BigGAN sits at an inflection point. Before it, GAN research was dominated by loss-function debates (Wasserstein GAN, R1, hinge), tricks for mode collapse, and architecture searches that often shaved a couple of FID points off the previous best. After BigGAN, the dominant story was scale: bigger batches, more parameters, more compute, with a small stabilization toolkit. That story carried through to GPT-3 in language modelling and to Stable Diffusion in image generation.

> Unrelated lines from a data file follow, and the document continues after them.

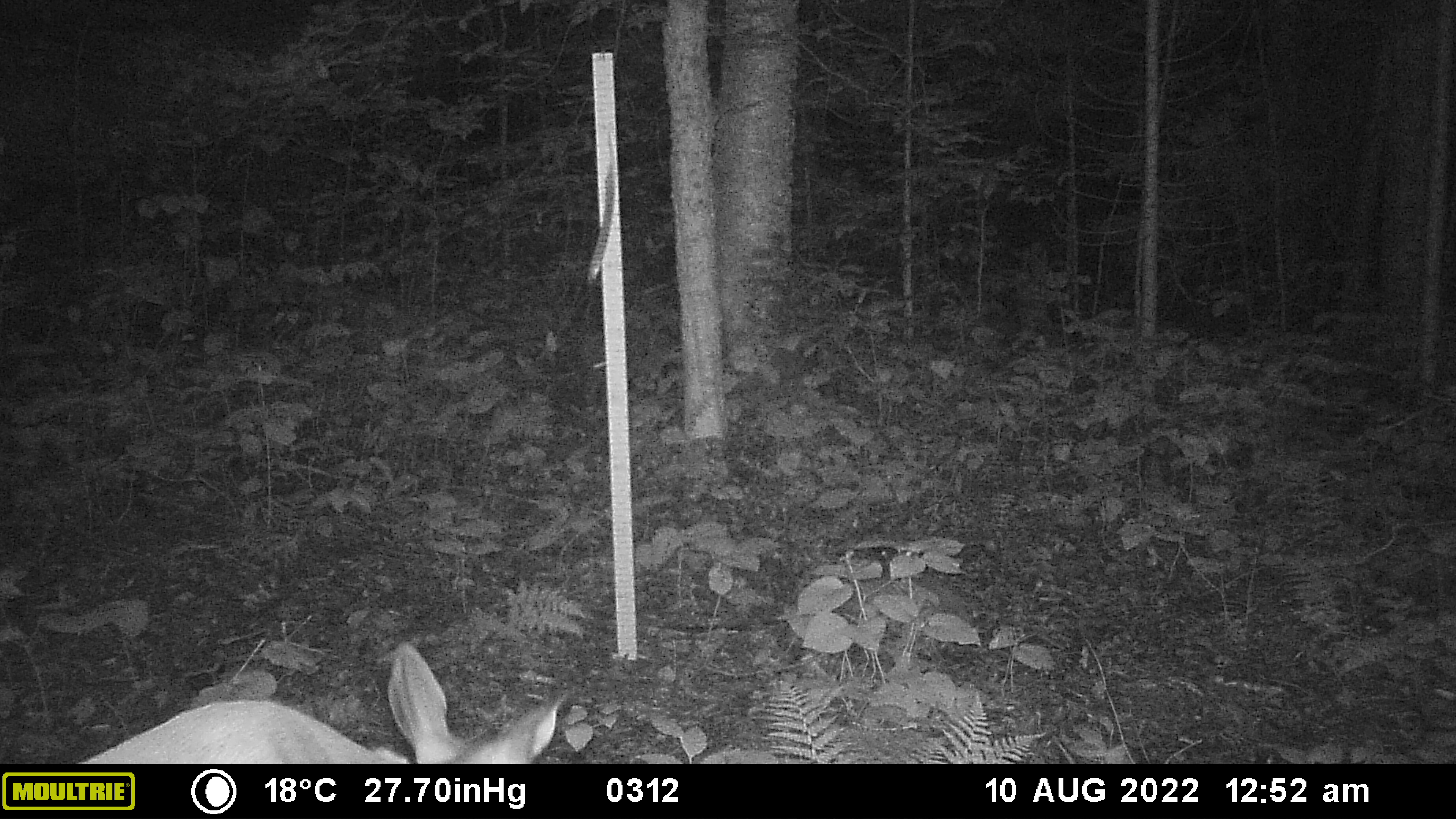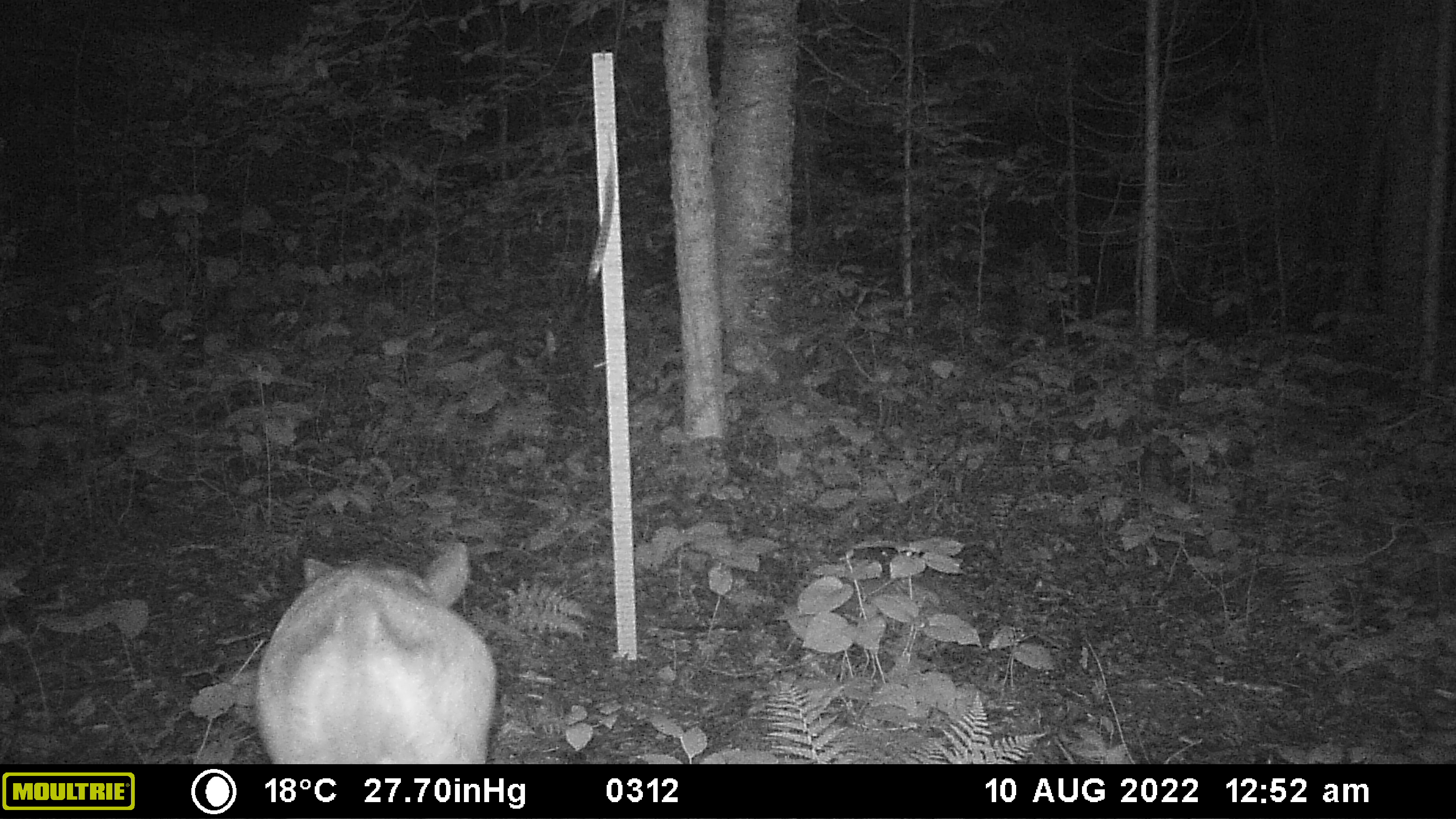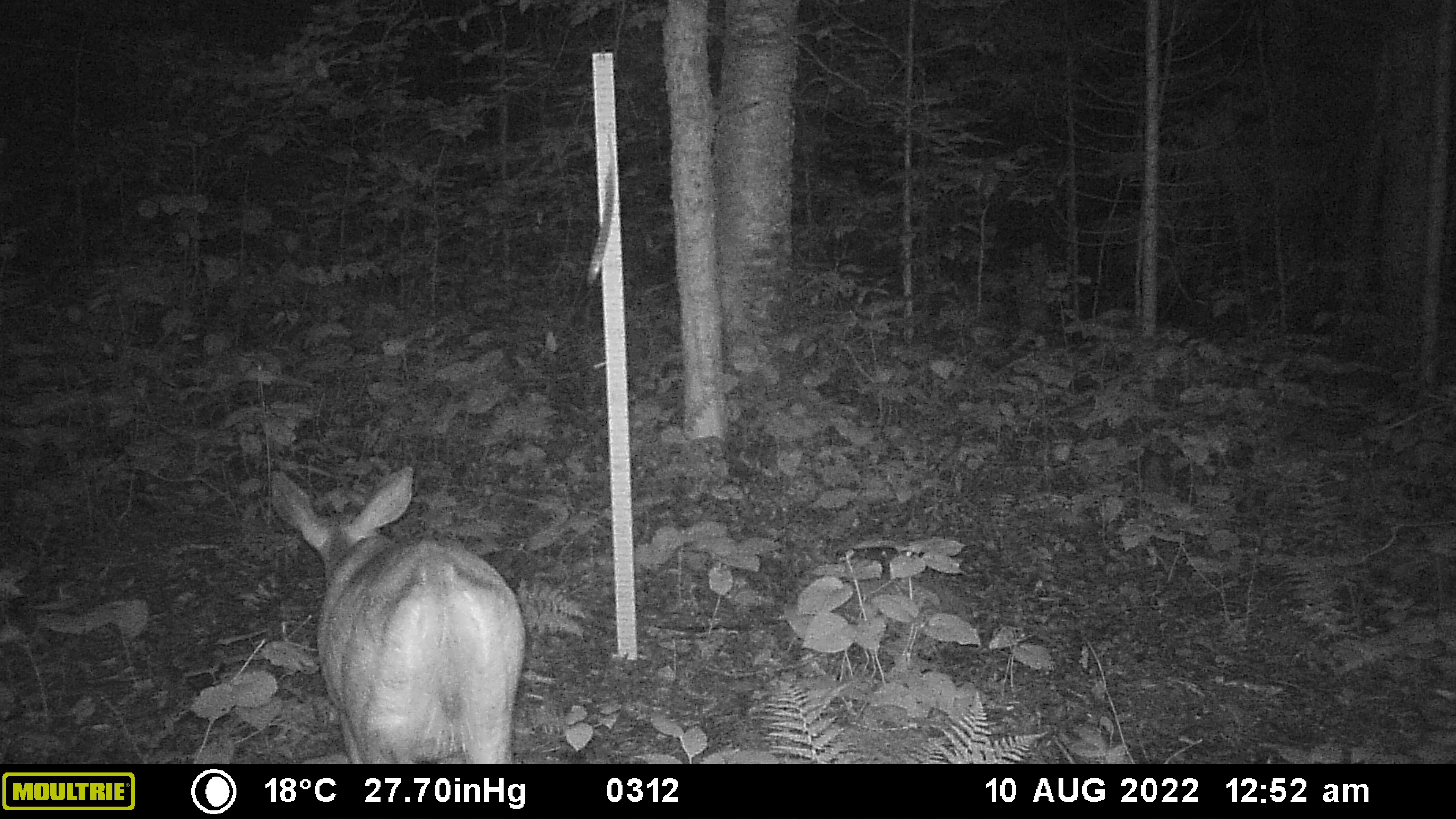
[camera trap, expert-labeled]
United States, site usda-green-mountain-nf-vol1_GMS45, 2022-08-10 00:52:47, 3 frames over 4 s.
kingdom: Animalia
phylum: Chordata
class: Mammalia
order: Artiodactyla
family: Cervidae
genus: Odocoileus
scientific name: Odocoileus virginianus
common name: white-tailed deer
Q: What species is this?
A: White-tailed deer (Odocoileus virginianus).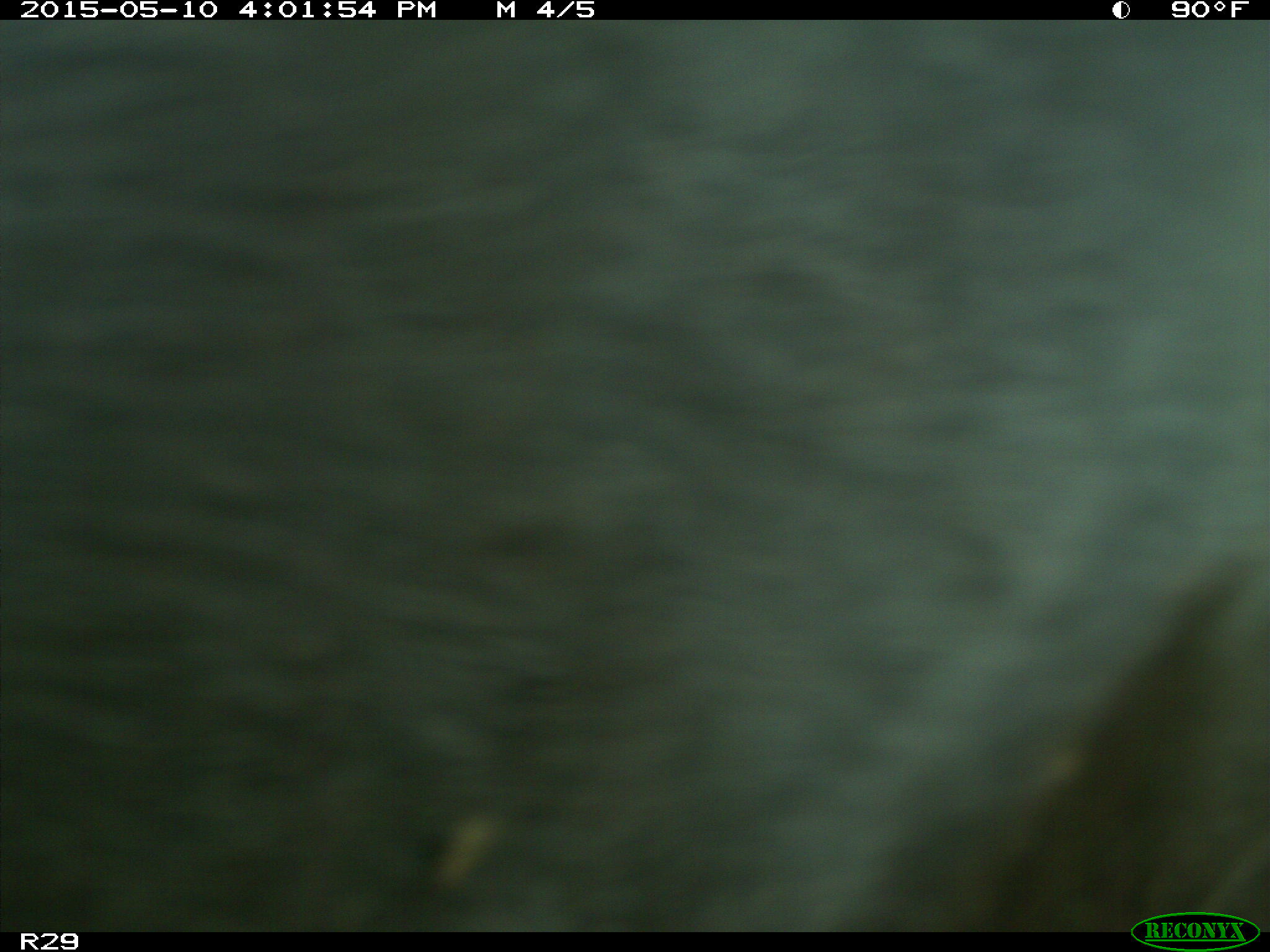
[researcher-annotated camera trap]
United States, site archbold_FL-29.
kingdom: Animalia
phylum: Chordata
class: Mammalia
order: Artiodactyla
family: Bovidae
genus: Bos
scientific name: Bos taurus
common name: domestic cow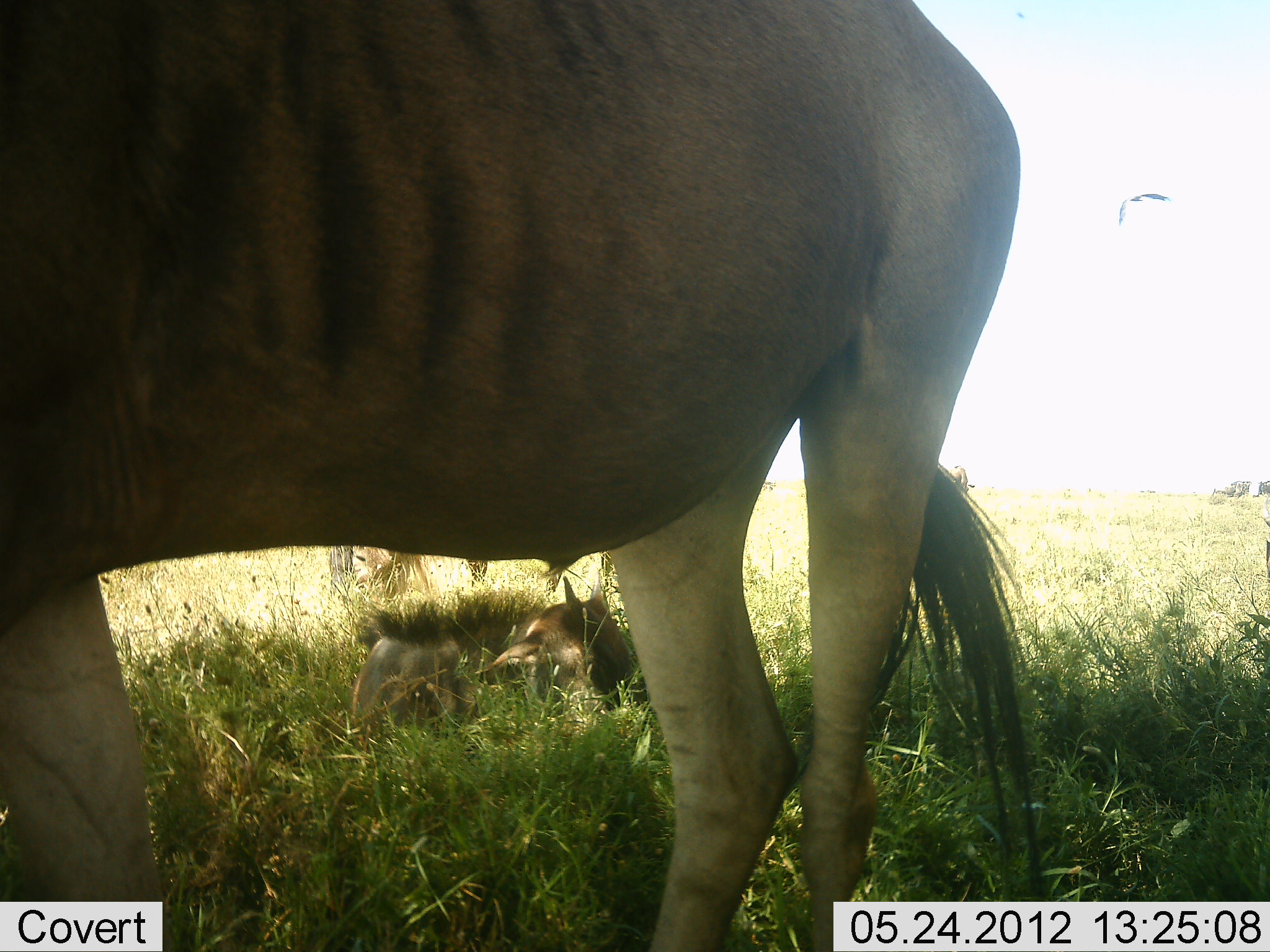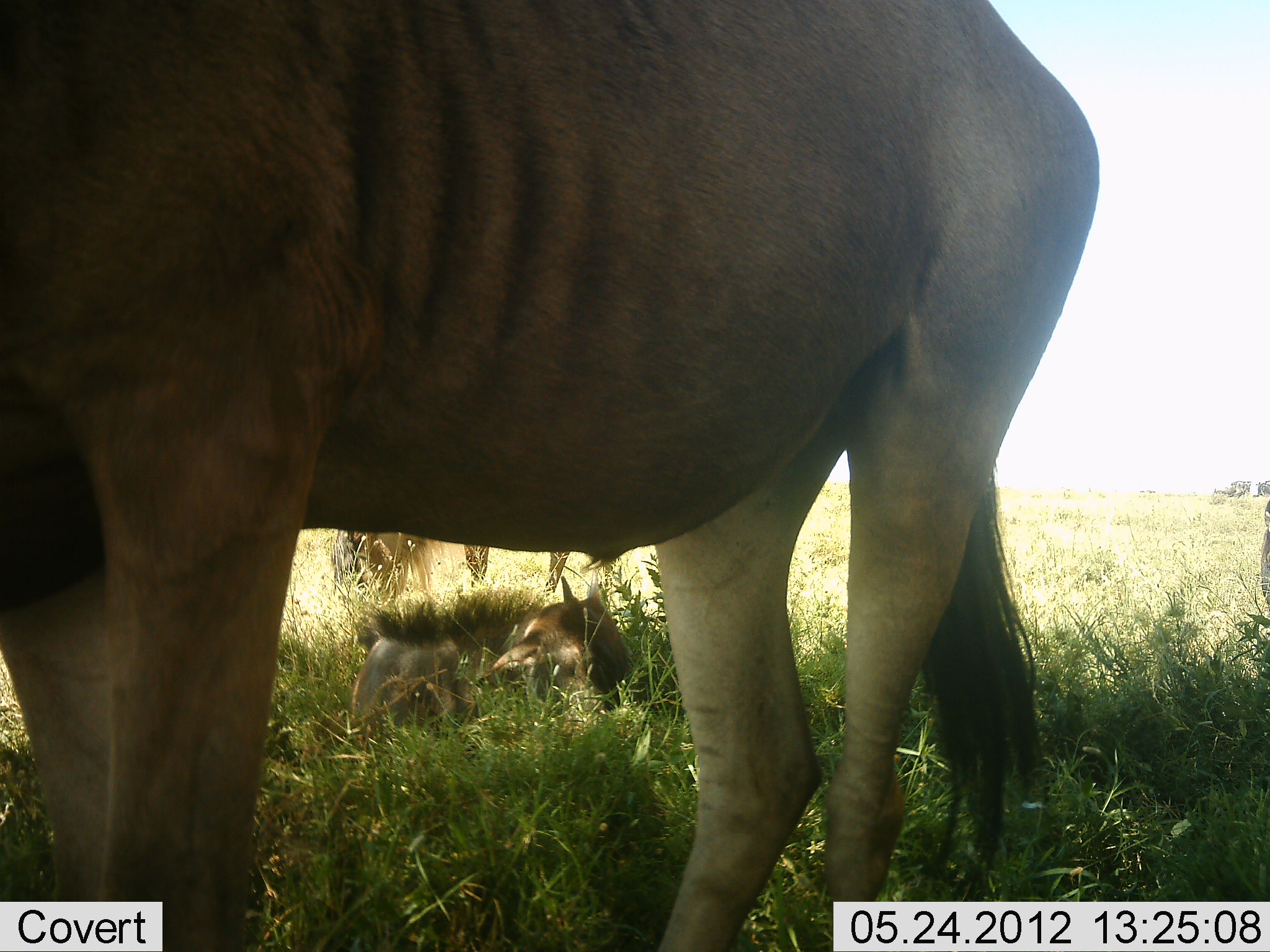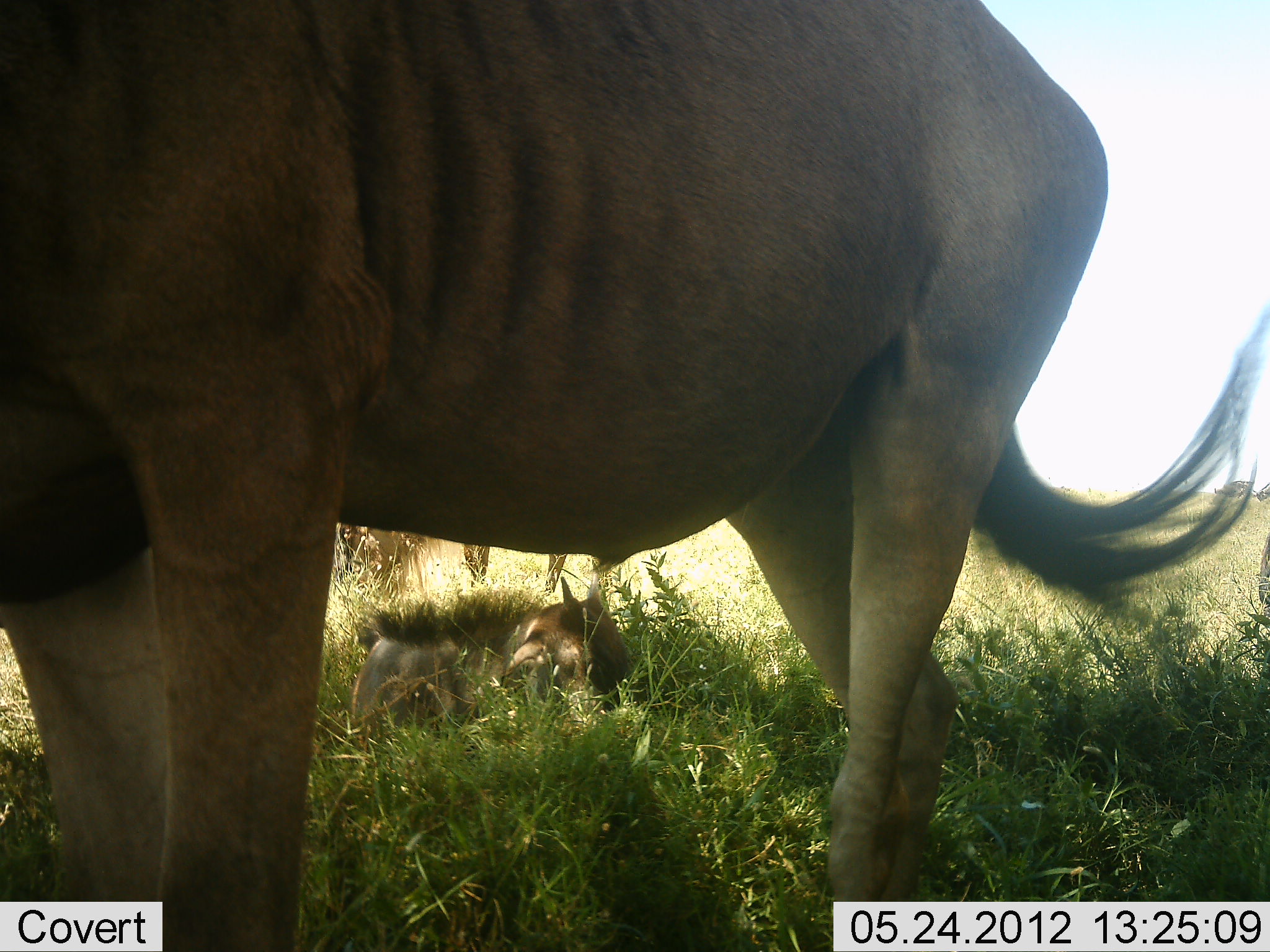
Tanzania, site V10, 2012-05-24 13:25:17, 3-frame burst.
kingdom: Animalia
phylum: Chordata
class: Mammalia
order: Artiodactyla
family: Bovidae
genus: Connochaetes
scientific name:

The specific architectural choices BigGAN inherited or popularized (spectral normalization in both networks, class-conditional batch normalization with shared embeddings, hinge loss, self-attention at intermediate resolutions, the truncation trick for sampling) became default ingredients in subsequent class-conditional GAN work. Even projects that ultimately moved past GANs, such as DALL-E and Stable Diffusion, often cite BigGAN as the proof point that conditional generation at ImageNet scale was tractable in the first place.
The paper has been cited tens of thousands of times since publication. It is regularly used as a reference baseline for new conditional image-generation work, even though direct comparisons are now made primarily against diffusion and visual autoregressive models. For practitioners building production image-generation systems, BigGAN itself is rarely deployed today (its complexity and training cost made it impractical, and StyleGAN-family models proved easier to deploy for unconditional or text-driven use). Its conceptual influence remains everywhere.